A company who takes the job to remove mine riches would be paid for the work it does. After the company removes the gold, and gets its money for the work it has done, then who would own the gold?
That's a good question. I guess the gold would be owned by whoever buys it. We've had a lot of copper mining in my state, although any gold they mine becomes part of the company's resources. There was a pretty nasty miners' strike back in the 1980s. The companies owned the mines (and in some cases, even the entire towns where the mines are located), but things hit a downturn when the price of copper decreased. The companies started tightening up.
I knew this one family where their father had worked in the mines for many years, was getting close to retirement, and they fired him, but told him he could reapply as a new employee, while losing all his years of seniority and retirement benefits. The companies did pretty crappy things to their workers, who were the ones doing the actual work of mining and extracting the copper from the ground.
So, who gets the resources? The workers who actually do the work, or the mine owners who do no work, yet simply hold a piece of paper that says "we own the mines"? That's where it gets a bit dicey in some people's interpretations of "freedom" and "fairness."
Family is important, but, a family who lives in a poor country, would not have enough money for proper education of their children, and even there may not be good schools in a poor country.
Even poor countries still have a few rich families.

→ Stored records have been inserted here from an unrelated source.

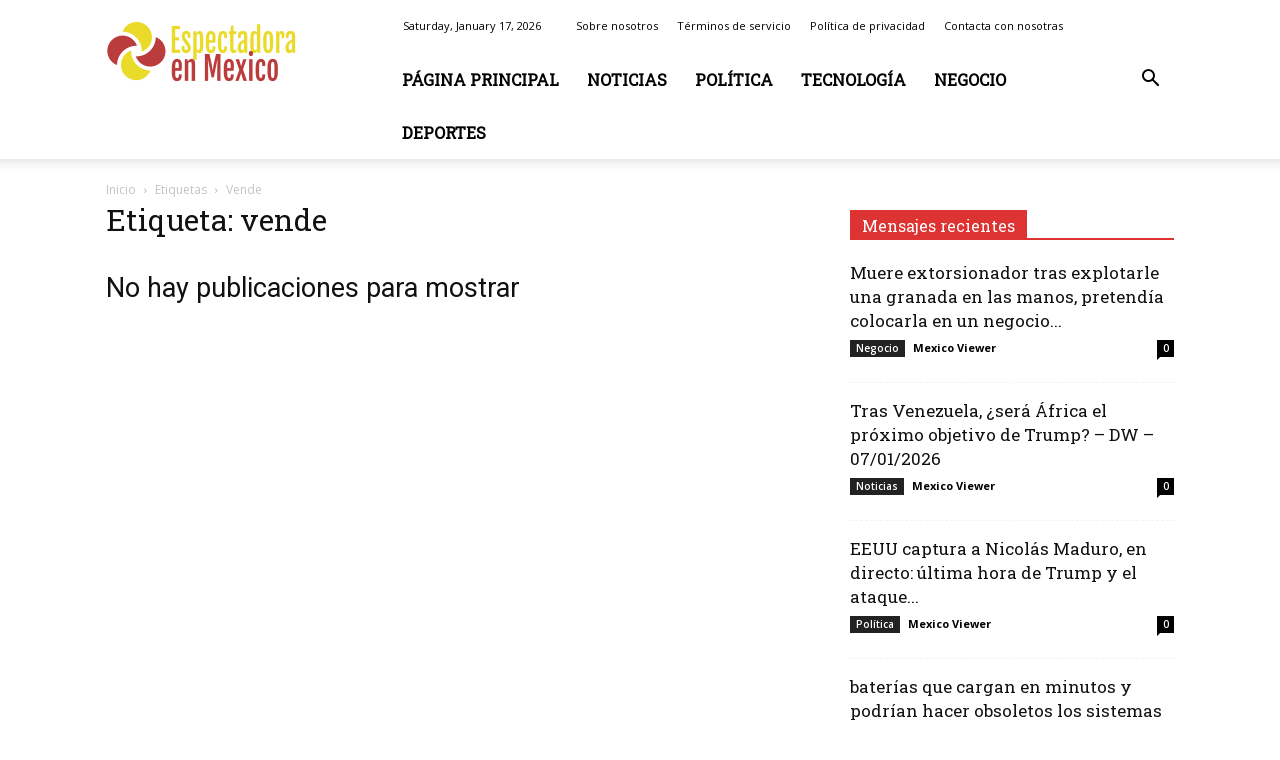

--- FILE ---
content_type: text/html; charset=utf-8
request_url: https://www.google.com/recaptcha/api2/aframe
body_size: 260
content:
<!DOCTYPE HTML><html><head><meta http-equiv="content-type" content="text/html; charset=UTF-8"></head><body><script nonce="4CqvUmGAUyZmGRm9HSGBTA">/** Anti-fraud and anti-abuse applications only. See google.com/recaptcha */ try{var clients={'sodar':'https://pagead2.googlesyndication.com/pagead/sodar?'};window.addEventListener("message",function(a){try{if(a.source===window.parent){var b=JSON.parse(a.data);var c=clients[b['id']];if(c){var d=document.createElement('img');d.src=c+b['params']+'&rc='+(localStorage.getItem("rc::a")?sessionStorage.getItem("rc::b"):"");window.document.body.appendChild(d);sessionStorage.setItem("rc::e",parseInt(sessionStorage.getItem("rc::e")||0)+1);localStorage.setItem("rc::h",'1768676493066');}}}catch(b){}});window.parent.postMessage("_grecaptcha_ready", "*");}catch(b){}</script></body></html>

It might still be better to be born into a rich family in a developing country than to be born into a poor family in a first world (aka "rich") country.
I agree it's still worse to be poor in a poor country than it is to be poor in a rich country, but the way that you put it, it was like you were saying that some people are just "lucky" to be born into a rich country. I don't know if that really tells the whole story about how the world got to the point that we're at now - at least in terms of resources, rich countries, poor countries, and how such a disparity came about in the first place.